On the one hand, we have created one dataset without any default split in order to be able to manipulate it later. On the other hand, we create some dataset splits. Firstly, one following the same percentage of abstracts for each set as in the referenced paper 80% for train set and 20% for test set, when using this dataset split we name it Experiment 1. Secondly, one split into train/validation/test sets to follow the standard approach and optimize hyperparameters. In order to do the split keeping a similar representation of all the entities in the sets we have ensured that the frequency of each entity in each set follows a similar distribution as the split (80-10-10) which is named Experiment 2. The process of the generation of the datasets can be seen in Preprocessing.ipynb and the uploaded datasets are in this HuggingFace repository.

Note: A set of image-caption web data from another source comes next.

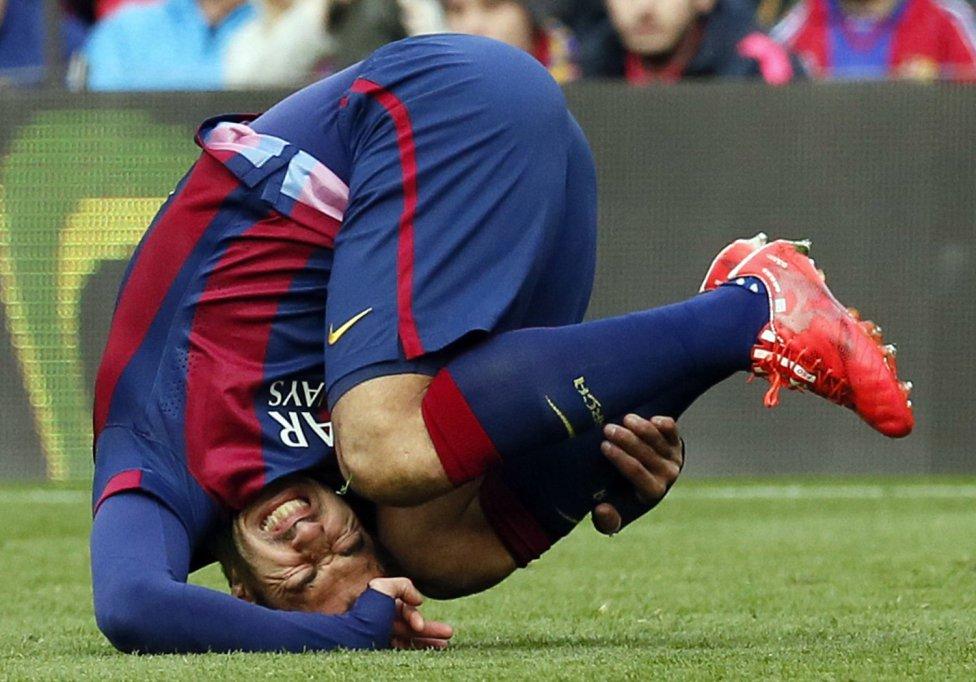 صور : مباراة برشلونة - ملقا  0-1 ( 21-02-2015 )  1424532480_739882_1424537946_album_grande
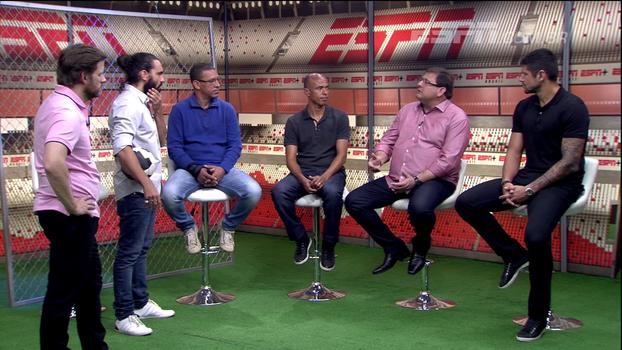 Guto Ferreira fala sobre pressão como treinador e se emociona: 'Coisa mais bonita da minha carreira foi na Chapecoense'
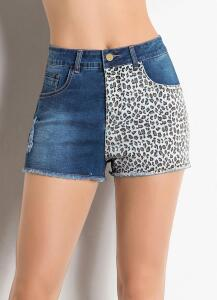 Janine - Short Jeans Azul com Estampa de Onça   R$20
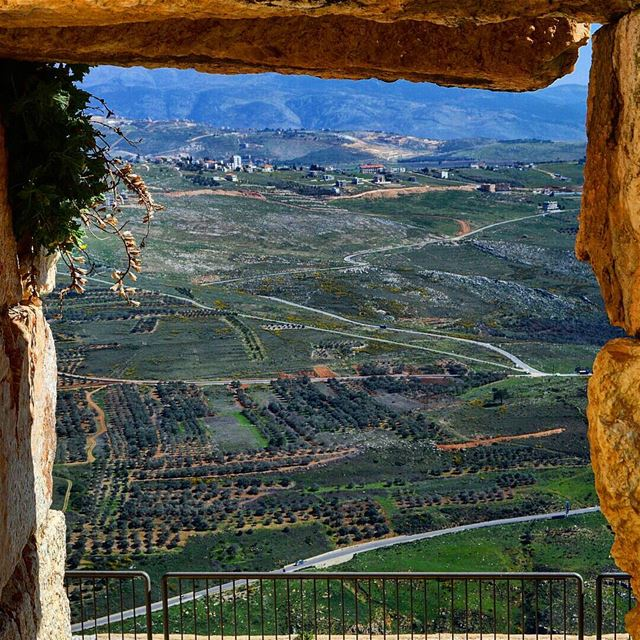 Frm the cliff-top crusader castle south lebanon  fortress ...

Fine-tune BERT-like models for NER task.

We have chosen the following pretrained models from HuggingFace:

  1. BioBERT
  2. LongFormer

which are the models used in the paper. We have download each of them locally in folders under the name models/biobert-base-cased-v1.2 and models/longformer-base-4096. Another hierarchy does not guarantee that the scripts will work.

The hyperparameters used in Experiment 1 can be downloaded from Hyperparameters/Experiment1.pkl. For Experiment 2, we optimize the hyperparameters of the models with Optuna Framework. Concretely, the learning rate, weight decay and batch size. The hyperparameters obtained in the optimization are in Hyperparameters/Experiment2_biobert.pkl and Hyperparameters/Experiment2_longformer.pkl.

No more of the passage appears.